Sectoral analysis shows that dominant archetypoids explain substantial fractions of sectoral compositions (e.g., GIS: nearly 80% of Consumer Staples, LNC: >45% of Financials), with similarity patterns and interdependencies elucidated through archetypoid mixture weights.

Figure 4: Normalized archetypoid weights by sector, indicating sector-specific dominance and inter-sector relationships.

Practical and Theoretical Implications

The robust functional archetypal methodology affords several advantages:

Outlier resilience in both multivariate and functional data, critical for economic and financial applications susceptible to contamination.
Interpretability of extremal behaviors, supporting explainable unsupervised analysis and accessible summary even for non-experts.
Sector and cluster taxonomy derived directly from data-driven archetypoid mixtures, offering insights into diversification, risk profiles, and investment decision-making.
Computational efficiency via functional basis representation, essential for large-scale, long-horizon time series.

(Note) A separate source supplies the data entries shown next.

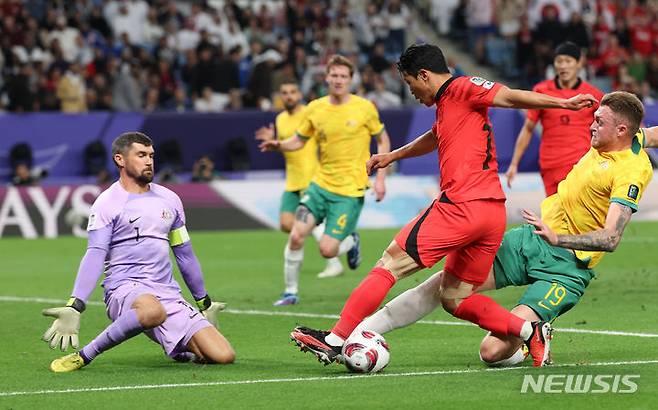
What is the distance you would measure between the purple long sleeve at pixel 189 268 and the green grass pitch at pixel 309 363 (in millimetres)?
551

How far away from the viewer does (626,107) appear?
873 cm

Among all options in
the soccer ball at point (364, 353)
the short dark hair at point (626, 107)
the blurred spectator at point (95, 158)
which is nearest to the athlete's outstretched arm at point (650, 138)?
the short dark hair at point (626, 107)

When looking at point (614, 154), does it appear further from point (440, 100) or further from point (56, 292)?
point (56, 292)

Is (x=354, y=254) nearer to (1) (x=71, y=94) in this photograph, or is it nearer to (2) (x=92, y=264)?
(2) (x=92, y=264)

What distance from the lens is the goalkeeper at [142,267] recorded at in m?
9.16

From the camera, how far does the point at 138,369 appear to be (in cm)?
920

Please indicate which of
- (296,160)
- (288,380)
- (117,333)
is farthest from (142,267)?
(296,160)

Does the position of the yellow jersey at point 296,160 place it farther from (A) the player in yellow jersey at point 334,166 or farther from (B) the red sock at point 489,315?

Theoretically, the adoption of functional M-estimators with rigorous norm conditioning solidifies robustness claims and enables extension to generalized (multivariate) functional spaces. Alternatives (e.g., Huber loss) are discussed, but bisquare proves optimal for extreme outliers.

Future Directions

Several open problems and promising lines are highlighted:

Automated, theoretically justified tuning parameter selection for robust loss functions in both real and functional settings.
Expansion of robust AA/ADA to mixed data types (functional and vector), necessitating novel norm and inner product definitions.
Application to high-frequency, multivariate, and multi-frequency financial data.
Potential leverage of archetypoid-based clusters in constructing small, diversified portfolios with controlled risk.
Generalization to broader econometric, biomedical, and engineering time series domains.

Conclusion

The robustification of archetypal analysis in both classical and functional contexts addresses long-standing vulnerabilities to outlier contamination, enhancing interpretability and applicability, notably in financial time series analysis. Empirical results substantiate robustness claims, and the methodology opens new vistas for unsupervised dynamic profiling and interpretable clustering. The implications are substantial for both theoretical statistical learning and practical analytics in economics, finance, and beyond.